Mission 2011
Mission 2011
For at least three-four years now, this writer has read comics and graphic novels online. He has no recollection when he got onto Act-i-vate (community.livejournal.com/act_i_vate/; it calls itself an online comics anthology) and Shooting War (www.shootingwar.com). Shooting War, written by Anthony Lappe and illustrated in a completely new collage-meets- vector-art style by Dan Goldman (a co-founder of Act-i-vate), was a favourite (it ran in 11 parts and ended sometime in 2006), even though your favourite columnist isn’t particularly fond of reading comics online.
Shooting War was already popular and became even more so when Wired magazine carried a small story on the comic, leading with a side plot on a suitcase nuke levelling large parts of Bangalore.
Shooting War is set in 2011, even as Republican President John McCain deals with the mess in Iraq (and the angst of being a father whose marine-son has been abducted in Iraq).
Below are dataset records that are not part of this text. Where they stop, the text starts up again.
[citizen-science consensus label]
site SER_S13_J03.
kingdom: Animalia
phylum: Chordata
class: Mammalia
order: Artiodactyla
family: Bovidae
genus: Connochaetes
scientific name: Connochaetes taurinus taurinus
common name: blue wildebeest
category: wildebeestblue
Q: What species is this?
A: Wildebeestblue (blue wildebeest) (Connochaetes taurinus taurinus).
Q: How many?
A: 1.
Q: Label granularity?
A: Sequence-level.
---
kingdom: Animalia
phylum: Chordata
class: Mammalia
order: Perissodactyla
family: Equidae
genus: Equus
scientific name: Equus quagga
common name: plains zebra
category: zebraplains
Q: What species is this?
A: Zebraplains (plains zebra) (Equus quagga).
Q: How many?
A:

It is the story of a left-of-centre blogger Jimmy Burns who attains instant fame when he catches the bombing of a Starbucks outlet live as he tests the videoblogging function of his new handy-cam. Soon he finds himself in Iraq, an embedded journalist for a news network.
In late 2007, Grant Central Publishing brought out a hardcover dead-trees version of Shooting War. This writer must admit: The images looked better online, although that might have to do with the fact that print cannot match the kind of resolution today’s computers come with (and it might have to do with the fact that he was looking at the pictures for the first time online, while in print, he was essentially re-reading the book).
Shooting War isn’t really about war and terror and all the other things the story appears to be about. It is actually about the media. Blogging and new media (including citizen journalism or citizen reporting, terms that are loosely thrown about these days) were supposed to present an unbiased, agenda-free view of the world. Despite its hopeful ending, Shooting War is a warning to “new" journalists that they run the risk of becoming pretty much like “old" journalists.
That, though, is the problem with most revolutions.
As Orwell puts it in Animal Farm: “The creatures outside looked from pig to man, and from man to pig again; but already it was impossible to say which was which."